WISIWIG stands for What You See Is What You Get and applies to Word, TextEdit, Pages, InDesign and those editors that show you on the screen what you get on the printout. If you send an InDesign file using a font that the receiver does not have installed, I think he will see squares (undefined characters) for the missing font; it is then clear there is a problem, and it is probably clear what measure to take. In non professional applications, a fallback font is used instead; the same holds for Powerpoint. I have seen nice Powerpoint presentations that look really bad when you don't have the fonts used by the designer to view them.

Added: And the receiver is most of the time unaware that what he sees does not look like intended.

John Hudson's picture


...generated the pdf, opened the pdf with acrobat reader and found the black star when searching for it in the search window; I also copied the black star from that pdf in the reader and pasted it right here to get ★.

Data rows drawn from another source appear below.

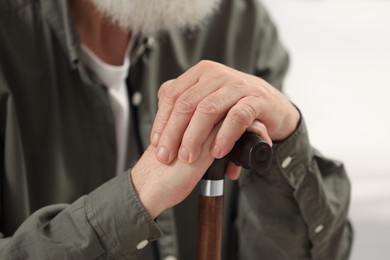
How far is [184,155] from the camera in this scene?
0.66 m

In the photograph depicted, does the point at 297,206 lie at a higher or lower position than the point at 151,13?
lower

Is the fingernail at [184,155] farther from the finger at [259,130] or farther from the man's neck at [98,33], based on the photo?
the man's neck at [98,33]

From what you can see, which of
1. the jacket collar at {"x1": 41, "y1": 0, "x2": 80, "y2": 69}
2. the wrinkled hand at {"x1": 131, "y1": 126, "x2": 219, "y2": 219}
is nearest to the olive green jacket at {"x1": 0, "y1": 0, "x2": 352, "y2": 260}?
the jacket collar at {"x1": 41, "y1": 0, "x2": 80, "y2": 69}

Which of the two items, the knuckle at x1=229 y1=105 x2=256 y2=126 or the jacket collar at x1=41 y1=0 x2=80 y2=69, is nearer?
the knuckle at x1=229 y1=105 x2=256 y2=126

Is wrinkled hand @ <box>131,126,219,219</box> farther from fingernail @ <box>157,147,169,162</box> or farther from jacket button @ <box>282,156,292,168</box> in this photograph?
jacket button @ <box>282,156,292,168</box>

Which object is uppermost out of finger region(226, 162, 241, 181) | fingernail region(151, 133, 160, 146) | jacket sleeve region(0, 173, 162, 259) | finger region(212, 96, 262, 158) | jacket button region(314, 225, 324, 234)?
finger region(212, 96, 262, 158)

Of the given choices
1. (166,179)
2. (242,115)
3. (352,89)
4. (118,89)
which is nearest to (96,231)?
(166,179)

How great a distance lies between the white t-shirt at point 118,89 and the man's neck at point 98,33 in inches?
0.6

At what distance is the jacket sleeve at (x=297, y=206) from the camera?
2.63 ft

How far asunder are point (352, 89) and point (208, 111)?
0.71 m

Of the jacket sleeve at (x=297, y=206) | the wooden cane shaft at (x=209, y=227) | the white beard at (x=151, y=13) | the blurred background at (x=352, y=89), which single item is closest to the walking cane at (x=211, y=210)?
the wooden cane shaft at (x=209, y=227)

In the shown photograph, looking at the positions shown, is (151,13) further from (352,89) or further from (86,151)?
(352,89)

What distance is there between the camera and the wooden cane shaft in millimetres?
672

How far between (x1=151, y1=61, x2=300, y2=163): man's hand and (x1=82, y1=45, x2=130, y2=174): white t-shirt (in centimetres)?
23
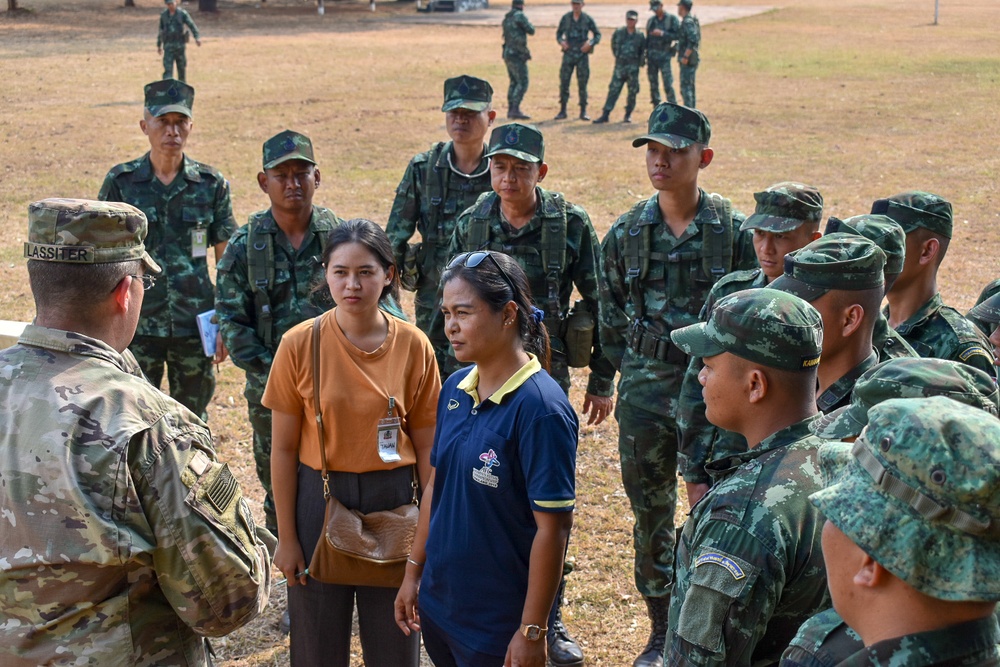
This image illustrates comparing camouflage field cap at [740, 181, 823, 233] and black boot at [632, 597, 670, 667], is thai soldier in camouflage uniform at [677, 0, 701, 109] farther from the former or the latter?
black boot at [632, 597, 670, 667]

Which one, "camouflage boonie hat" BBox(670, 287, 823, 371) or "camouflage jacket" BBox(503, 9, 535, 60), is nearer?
"camouflage boonie hat" BBox(670, 287, 823, 371)

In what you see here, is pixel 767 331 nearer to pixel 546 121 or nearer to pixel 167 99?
pixel 167 99

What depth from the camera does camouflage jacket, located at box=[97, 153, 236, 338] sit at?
239 inches

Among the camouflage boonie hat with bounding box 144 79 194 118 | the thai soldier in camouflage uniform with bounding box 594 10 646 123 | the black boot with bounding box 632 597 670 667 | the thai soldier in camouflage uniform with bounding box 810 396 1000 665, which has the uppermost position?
the thai soldier in camouflage uniform with bounding box 594 10 646 123

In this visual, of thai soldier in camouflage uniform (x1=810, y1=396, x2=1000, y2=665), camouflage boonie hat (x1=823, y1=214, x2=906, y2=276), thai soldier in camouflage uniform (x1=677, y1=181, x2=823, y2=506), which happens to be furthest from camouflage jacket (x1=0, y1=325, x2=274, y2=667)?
camouflage boonie hat (x1=823, y1=214, x2=906, y2=276)

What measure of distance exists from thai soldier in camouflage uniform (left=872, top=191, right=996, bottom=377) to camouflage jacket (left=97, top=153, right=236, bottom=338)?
3.98m

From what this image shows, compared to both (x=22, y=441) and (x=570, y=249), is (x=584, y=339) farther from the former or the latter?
(x=22, y=441)

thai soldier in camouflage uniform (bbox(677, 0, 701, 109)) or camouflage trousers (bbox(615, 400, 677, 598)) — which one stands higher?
thai soldier in camouflage uniform (bbox(677, 0, 701, 109))

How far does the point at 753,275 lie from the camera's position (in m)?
4.36

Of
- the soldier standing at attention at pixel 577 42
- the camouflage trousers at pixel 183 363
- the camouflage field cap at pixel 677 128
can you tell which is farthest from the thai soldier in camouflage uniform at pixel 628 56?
the camouflage field cap at pixel 677 128

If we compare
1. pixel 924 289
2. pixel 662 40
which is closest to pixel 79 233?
pixel 924 289

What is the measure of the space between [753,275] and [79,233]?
9.16 ft

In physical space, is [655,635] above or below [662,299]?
below

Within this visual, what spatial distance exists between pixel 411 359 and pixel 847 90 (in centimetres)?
2145
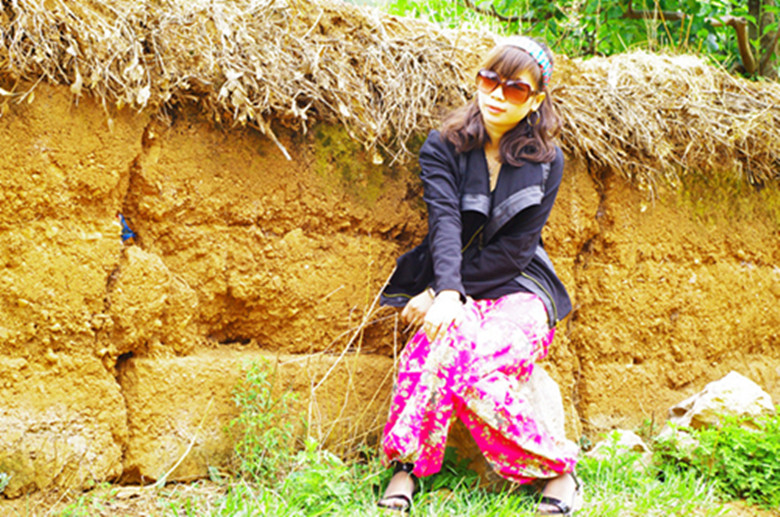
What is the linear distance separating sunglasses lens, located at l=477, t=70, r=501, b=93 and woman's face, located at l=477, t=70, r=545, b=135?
0.05 feet

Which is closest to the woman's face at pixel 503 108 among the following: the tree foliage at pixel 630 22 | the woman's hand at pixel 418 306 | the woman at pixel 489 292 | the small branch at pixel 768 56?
the woman at pixel 489 292

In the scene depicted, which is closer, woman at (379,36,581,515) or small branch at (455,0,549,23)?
woman at (379,36,581,515)

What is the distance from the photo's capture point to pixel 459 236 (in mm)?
2672

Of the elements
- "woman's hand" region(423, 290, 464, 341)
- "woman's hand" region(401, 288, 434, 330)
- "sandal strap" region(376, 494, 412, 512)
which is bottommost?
"sandal strap" region(376, 494, 412, 512)

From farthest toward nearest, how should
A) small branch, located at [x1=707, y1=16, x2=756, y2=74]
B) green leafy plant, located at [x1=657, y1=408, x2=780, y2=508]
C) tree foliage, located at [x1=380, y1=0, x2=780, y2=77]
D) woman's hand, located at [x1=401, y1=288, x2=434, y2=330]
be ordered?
1. small branch, located at [x1=707, y1=16, x2=756, y2=74]
2. tree foliage, located at [x1=380, y1=0, x2=780, y2=77]
3. green leafy plant, located at [x1=657, y1=408, x2=780, y2=508]
4. woman's hand, located at [x1=401, y1=288, x2=434, y2=330]

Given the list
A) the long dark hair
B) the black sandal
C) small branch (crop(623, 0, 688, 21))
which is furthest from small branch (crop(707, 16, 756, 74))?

Presumably because you generated the PDF in a way that does not write the original text strings to the PDF, and hence Acrobat has used the glyph name of the black star in the glyph string come up with an encoding. That's kind of a round-about way of text input. :)

Michel Boyer's picture

Presumably because you generated the PDF in a way that does not write the original text strings to the PDF

Indeed. What the application is expected to do, I just don't know.

I am now on another machine and I did a fast check, putting this time the ligature in liga to get right away the blackstar when typing ** without having to find what to do to activate dlig; I used the font in XeLaTeX (from the 2012 distribution) and InDesign CS3 and then opened the pdf with FontForge

I see that the name given by InDesign to the ligature in the pdf is asterisk_asterisk (even if the ligature in the font is sub asterisk asterisk by uni2605;).
The name given to the same ligature, same font, in the pdf generated by XeLaTeX is uni2605

That implies that if I copy-paste what displays like the black star in the pdf generated by InDesign, I get this: **; if I copy-paste the same looking thing appearing in the pdf generated by XeLaTeX, I get this: ★. Of course, the search will behave accordingly.

When I have the time, I'll check with MacTeX 2013 because the pdf generated by XeLaTeX or luaLaTeX in MacTeX 2012 does not allow searches on stylistic variants. The pdf that is generated is just wrong.

PS. The font I modified is DejaVuLGCSans.ttf.

Michel Boyer's picture

The pdf generated by Word also calls the glyph uni2605; so far, only InDesign generates a pdf containing the glyphs of the blackstar named asterisk_asterisk.